Along with the inclusion of Malik, several weeks ago Azrael, Gabriel, and Rae latched on to a local boy by the name of Seth Reynolds. A mousy, scruffy looking child no older than five, Seth was dragged from school and into the Lynch home – probably against his will – by Gabriel.
He's been there ever since. [Well, he goes back home, of course. It's just, nowadays it seems like he spends more time with them than with his own family.]
Shy and vaguely standoffish, Seth typically keeps to himself when in the presence of anyone other than Gabriel, Azrael, or Rae. However; surrounded by the three he's like a whole different person; lively, outgoing, entertaining and actually pretty freaking cute. [The kid blushes allll the time. If Hannibal was less of a manly-manly man he'd probably squee in delight every time it happened.] To Hannibal's relief, he's similar to Rae; neither troublesome nor annoying.
Which is completely unlike Azrael's other friends Jag, Siek, Leu, Eri, and Kim. The only comment Hannibal can make about those guys is that they're all freaking nuts.

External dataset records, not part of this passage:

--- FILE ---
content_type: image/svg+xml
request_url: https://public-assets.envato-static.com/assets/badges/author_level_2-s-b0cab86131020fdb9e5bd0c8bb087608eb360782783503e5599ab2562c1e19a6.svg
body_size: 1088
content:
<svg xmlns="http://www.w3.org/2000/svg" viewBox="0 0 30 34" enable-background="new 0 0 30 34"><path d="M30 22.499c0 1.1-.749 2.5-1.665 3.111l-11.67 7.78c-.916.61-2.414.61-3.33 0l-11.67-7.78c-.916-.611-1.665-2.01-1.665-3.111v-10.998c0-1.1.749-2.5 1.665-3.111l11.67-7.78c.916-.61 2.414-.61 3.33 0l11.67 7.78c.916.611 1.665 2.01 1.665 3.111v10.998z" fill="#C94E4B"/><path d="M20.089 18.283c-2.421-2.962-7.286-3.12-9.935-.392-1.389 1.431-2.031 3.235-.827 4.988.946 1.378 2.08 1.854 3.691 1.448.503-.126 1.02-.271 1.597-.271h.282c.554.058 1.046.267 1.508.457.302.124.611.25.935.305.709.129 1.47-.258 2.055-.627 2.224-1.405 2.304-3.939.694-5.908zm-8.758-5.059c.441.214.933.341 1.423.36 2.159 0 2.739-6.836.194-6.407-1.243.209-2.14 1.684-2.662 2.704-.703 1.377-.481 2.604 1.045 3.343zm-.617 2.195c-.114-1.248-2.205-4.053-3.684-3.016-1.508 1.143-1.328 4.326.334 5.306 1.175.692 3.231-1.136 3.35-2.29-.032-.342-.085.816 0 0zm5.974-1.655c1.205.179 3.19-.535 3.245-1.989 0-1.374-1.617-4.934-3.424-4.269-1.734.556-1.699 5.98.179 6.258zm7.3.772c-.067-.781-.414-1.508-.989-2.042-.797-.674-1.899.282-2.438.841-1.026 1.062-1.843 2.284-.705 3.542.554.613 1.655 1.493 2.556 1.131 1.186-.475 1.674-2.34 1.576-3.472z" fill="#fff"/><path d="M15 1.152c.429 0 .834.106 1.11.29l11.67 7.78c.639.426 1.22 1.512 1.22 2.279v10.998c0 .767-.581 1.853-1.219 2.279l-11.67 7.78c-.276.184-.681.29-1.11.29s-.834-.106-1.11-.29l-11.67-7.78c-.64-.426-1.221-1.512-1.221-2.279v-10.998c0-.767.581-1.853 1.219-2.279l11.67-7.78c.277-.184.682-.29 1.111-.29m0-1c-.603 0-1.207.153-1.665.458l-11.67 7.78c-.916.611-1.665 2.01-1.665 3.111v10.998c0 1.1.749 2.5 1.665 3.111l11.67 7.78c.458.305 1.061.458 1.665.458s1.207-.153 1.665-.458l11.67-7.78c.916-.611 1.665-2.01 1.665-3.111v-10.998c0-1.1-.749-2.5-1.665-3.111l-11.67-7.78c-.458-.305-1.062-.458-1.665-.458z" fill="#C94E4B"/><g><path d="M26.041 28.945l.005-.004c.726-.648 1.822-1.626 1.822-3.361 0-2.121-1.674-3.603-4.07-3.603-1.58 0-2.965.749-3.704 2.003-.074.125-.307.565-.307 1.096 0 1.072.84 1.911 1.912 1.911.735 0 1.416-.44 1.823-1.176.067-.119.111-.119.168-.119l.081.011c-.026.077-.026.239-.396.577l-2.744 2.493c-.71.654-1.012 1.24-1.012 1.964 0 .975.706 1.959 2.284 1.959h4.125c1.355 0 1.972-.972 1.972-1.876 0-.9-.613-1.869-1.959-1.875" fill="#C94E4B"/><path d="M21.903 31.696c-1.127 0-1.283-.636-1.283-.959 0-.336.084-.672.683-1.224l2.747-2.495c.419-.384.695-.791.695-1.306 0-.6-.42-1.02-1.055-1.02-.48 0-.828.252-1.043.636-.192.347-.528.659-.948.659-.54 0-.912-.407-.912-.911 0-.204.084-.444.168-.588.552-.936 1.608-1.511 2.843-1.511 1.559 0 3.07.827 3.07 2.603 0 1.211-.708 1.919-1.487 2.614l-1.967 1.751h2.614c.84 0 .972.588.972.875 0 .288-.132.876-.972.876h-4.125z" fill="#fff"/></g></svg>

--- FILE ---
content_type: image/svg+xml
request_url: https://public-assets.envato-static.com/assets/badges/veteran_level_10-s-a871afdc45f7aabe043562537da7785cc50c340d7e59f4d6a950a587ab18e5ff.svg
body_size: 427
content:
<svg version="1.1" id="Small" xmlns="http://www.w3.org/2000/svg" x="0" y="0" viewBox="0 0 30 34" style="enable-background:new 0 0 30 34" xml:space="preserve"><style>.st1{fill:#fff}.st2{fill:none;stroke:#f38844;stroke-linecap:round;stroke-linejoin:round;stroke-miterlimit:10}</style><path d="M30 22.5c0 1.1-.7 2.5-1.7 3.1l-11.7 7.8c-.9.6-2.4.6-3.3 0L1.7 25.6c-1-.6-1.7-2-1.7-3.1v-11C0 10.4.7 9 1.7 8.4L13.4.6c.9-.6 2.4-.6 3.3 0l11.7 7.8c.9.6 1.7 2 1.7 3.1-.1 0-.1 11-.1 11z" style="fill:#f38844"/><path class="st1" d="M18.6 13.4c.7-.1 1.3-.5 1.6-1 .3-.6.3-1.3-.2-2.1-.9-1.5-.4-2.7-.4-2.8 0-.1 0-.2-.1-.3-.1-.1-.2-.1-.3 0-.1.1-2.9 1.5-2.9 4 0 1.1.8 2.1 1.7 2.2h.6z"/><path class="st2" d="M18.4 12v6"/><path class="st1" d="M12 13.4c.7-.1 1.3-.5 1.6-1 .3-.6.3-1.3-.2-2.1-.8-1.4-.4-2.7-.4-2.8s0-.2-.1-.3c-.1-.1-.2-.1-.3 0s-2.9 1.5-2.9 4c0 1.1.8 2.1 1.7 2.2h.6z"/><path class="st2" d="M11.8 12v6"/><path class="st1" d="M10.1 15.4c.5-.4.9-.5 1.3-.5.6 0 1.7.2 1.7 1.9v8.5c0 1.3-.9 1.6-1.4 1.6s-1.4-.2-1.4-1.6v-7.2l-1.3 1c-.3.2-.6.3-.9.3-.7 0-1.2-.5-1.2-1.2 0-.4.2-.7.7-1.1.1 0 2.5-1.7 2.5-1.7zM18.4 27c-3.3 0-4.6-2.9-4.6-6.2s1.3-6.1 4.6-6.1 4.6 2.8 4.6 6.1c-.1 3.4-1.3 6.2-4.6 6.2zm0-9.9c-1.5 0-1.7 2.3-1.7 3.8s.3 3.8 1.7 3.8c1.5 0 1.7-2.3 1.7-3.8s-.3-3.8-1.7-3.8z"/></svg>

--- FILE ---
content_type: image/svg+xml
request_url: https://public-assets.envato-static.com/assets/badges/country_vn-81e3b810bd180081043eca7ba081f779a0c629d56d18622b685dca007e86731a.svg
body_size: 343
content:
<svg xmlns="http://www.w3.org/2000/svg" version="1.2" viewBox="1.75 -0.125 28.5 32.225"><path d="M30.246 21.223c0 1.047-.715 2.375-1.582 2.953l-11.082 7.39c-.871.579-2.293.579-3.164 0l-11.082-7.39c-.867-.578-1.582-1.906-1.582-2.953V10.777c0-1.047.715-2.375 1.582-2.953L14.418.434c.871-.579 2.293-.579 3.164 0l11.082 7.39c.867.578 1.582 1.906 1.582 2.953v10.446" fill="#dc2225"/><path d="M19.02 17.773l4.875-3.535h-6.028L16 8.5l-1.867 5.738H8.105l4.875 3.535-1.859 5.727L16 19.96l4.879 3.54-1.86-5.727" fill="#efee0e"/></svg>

Each one is a head-case that deserves to be locked up in a psychiatric ward. Plain and simple.
So, to recap, in just a little over a decade Hannibal has been married, had four children [with another on the way], got a kickass super expensive house, got a divorce, got remarried to the same woman, somewhat adopted his nephew, took in a random kid, housed a bunch of other mentally unwell individuals, and managed to pay all his bills on time.
His life hasn't turned out the way he planned.

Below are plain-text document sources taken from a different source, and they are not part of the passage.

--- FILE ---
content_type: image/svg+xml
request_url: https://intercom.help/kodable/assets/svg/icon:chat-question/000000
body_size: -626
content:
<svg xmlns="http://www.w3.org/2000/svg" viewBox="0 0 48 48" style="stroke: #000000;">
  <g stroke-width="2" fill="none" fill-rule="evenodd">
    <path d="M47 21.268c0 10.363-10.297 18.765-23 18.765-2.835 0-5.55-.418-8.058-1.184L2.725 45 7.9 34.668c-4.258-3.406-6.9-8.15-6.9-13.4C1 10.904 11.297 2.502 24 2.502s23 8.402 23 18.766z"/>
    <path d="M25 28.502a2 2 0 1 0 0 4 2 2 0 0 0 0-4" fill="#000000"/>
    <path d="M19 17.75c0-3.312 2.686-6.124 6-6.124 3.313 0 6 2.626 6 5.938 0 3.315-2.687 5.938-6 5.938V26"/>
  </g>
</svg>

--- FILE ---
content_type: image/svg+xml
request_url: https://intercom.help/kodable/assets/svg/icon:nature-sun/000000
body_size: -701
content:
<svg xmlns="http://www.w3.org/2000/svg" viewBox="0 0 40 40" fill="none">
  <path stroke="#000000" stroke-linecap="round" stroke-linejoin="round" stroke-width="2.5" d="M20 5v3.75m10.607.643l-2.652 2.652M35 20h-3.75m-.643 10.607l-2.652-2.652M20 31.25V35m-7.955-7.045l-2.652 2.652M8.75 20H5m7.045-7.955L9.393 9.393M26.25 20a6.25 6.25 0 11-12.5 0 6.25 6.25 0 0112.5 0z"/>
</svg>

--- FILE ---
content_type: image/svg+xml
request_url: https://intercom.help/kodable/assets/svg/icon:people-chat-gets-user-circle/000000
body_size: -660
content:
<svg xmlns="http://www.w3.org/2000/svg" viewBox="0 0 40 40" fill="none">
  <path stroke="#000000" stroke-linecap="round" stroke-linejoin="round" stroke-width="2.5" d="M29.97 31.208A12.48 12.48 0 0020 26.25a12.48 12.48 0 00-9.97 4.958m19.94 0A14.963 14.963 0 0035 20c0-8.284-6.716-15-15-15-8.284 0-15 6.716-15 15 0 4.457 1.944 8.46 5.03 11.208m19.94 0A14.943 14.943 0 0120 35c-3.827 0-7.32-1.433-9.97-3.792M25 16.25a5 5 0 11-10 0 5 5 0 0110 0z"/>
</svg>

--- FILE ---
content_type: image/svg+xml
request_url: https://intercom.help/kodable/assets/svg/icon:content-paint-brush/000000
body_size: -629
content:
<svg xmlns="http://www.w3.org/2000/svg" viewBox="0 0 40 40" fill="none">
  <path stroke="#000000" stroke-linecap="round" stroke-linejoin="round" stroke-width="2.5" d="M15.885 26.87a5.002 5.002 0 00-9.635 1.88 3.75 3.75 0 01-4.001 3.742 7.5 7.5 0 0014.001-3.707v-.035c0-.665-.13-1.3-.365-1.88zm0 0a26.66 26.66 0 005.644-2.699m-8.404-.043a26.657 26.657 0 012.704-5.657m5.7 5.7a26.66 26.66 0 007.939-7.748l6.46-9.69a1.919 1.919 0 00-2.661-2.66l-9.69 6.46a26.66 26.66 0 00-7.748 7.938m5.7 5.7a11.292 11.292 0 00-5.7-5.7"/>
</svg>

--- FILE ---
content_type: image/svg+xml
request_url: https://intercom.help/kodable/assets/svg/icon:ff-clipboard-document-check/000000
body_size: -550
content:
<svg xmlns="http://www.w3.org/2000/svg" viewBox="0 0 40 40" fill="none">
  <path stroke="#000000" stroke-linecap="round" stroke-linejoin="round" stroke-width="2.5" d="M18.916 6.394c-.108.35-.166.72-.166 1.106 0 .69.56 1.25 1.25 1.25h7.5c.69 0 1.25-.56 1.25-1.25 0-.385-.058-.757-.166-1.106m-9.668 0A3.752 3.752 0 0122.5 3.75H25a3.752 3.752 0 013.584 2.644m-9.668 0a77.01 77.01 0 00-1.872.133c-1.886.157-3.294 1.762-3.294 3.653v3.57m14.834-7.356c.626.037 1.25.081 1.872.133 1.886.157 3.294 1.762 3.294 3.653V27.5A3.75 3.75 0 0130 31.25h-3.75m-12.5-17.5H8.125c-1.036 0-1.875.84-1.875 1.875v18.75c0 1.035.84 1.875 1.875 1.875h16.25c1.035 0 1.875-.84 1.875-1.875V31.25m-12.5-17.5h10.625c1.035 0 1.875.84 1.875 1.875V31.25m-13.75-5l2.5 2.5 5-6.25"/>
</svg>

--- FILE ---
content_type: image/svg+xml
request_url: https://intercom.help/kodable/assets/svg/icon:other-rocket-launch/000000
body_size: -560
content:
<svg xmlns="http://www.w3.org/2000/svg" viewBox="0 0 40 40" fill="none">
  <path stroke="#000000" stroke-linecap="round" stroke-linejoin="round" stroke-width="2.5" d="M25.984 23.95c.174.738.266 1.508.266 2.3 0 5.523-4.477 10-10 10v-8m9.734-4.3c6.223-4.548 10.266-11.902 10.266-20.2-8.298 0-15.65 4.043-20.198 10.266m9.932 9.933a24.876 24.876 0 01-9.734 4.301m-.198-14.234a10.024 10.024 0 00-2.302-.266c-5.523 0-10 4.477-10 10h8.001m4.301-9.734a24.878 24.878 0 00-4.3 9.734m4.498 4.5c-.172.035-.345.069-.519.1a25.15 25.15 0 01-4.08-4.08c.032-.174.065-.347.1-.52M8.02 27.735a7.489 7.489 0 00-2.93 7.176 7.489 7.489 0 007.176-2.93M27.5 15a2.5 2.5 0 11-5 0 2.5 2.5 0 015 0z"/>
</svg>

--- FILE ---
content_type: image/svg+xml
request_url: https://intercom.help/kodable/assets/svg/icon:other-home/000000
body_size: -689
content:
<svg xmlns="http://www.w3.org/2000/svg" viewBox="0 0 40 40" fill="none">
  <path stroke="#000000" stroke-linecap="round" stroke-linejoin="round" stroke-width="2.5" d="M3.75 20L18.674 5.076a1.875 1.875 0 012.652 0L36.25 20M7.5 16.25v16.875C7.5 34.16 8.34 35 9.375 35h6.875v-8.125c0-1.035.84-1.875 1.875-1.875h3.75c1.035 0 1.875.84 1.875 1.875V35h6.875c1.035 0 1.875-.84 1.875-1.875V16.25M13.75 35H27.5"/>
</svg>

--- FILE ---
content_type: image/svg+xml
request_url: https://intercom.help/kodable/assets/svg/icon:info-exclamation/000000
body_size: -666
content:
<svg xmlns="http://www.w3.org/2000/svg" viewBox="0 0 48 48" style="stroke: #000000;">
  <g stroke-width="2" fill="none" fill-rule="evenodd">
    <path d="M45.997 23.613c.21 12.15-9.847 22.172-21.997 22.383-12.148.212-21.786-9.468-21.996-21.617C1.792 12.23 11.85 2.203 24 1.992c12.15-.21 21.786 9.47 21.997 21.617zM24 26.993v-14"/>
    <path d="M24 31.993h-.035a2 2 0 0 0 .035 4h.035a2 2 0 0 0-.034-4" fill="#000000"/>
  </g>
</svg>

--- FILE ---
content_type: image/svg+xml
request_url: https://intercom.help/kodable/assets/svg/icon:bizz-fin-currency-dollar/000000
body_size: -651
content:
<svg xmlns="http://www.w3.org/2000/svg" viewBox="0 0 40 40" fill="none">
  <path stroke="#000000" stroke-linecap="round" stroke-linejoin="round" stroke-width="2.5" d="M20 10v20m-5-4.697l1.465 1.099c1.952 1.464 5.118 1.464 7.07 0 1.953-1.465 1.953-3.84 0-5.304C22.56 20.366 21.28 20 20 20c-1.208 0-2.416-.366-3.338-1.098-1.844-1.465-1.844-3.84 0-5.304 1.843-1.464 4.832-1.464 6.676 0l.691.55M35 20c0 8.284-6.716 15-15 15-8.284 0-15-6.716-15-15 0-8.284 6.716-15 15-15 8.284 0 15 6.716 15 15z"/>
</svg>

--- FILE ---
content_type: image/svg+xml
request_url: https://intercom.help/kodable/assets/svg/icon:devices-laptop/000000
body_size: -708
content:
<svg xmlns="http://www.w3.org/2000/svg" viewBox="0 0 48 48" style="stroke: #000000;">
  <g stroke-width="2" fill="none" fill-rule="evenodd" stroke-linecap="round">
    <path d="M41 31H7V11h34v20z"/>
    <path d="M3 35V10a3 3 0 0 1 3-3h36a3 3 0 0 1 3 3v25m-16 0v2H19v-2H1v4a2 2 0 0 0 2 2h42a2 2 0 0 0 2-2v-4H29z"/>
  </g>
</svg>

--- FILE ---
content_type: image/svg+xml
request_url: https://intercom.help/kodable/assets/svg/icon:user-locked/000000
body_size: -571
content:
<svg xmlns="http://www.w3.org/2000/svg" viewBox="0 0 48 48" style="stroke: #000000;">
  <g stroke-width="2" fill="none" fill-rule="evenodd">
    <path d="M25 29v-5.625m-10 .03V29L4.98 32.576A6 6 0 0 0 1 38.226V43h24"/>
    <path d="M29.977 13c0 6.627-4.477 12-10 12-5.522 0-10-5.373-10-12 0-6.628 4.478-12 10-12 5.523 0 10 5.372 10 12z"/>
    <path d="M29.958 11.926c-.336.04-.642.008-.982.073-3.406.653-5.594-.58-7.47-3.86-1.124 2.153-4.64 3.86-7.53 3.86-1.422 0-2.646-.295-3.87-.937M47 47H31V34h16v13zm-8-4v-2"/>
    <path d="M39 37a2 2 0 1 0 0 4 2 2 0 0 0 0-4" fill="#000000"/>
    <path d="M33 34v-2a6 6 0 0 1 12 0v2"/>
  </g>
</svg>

But really, it's not all that bad.
[Except for the evil devil kids.]
End 1
Growing Up Lynch will be a collection of related but non-chronological oneshots dealing with various moments in the lives of the Lynch children. I’ll also include moments from when Hannibal was a child and what it was like for him to grow up. And, in some chapters, there will be stories with Seth’s background. Since this is the introductory chapter, it’s just listing the [current and most important] kids and a bit of their personalities.
This series will feature elements of Male/Male relationships, Male/Female relationships, and possibly Female/Female relationships. There will also be M/M Twincest. If you have an issue with any of those, don’t read it.
For clarification
-Reason Han and Ren have so many kids: Modeled after my mom’s family. She had 12 brothers and sisters. I’m an only child and I really wish I had some siblings [2 not 12+]. Besides, Hanny doesn’t like kids so I purposefully gave him too much. And Renee is a kid lover who comes from a large family so this is what she’s used to.
-10 year old Az blamed the divorce on Hanny even though it was technically both parents fault. Since Hannibal was the one who left during the divorce, Azrael resented him more. He had a lot of pent up anger aimed at Hannibal and this was how he took it out on him. [Note that this is Angry-Vengeful-kid-Azrael as opposed to Funny-Prankster-kid-Azrael. Prankster-Azrael doesn’t try to hurt anyone with the things he does.]
-Hannibal put up with him because he was #1. still new to parenting, #2. absent from Z’s life during some critical development time [around age 5-8] #3. uncomfortable with kicking a kid’s ass. [Current Hannibal is perfectly comfortable with it. In fact, he enjoys it.]
-Renee wasn’t an absentee mom. I only have Hanny dealing with the kids in this cuz it’s fun to torment him. He’s so melodramatic XD
-Malik doesn’t usually live with Hanny and Ren unless his parents are deceased but I remember CivicusDreamer was interested in him.
-Yes, I’ve said before that Jag & Siek are my two old OCs who make up Azrael’s character. I decided to revamp them as a twincest couple cuz I can.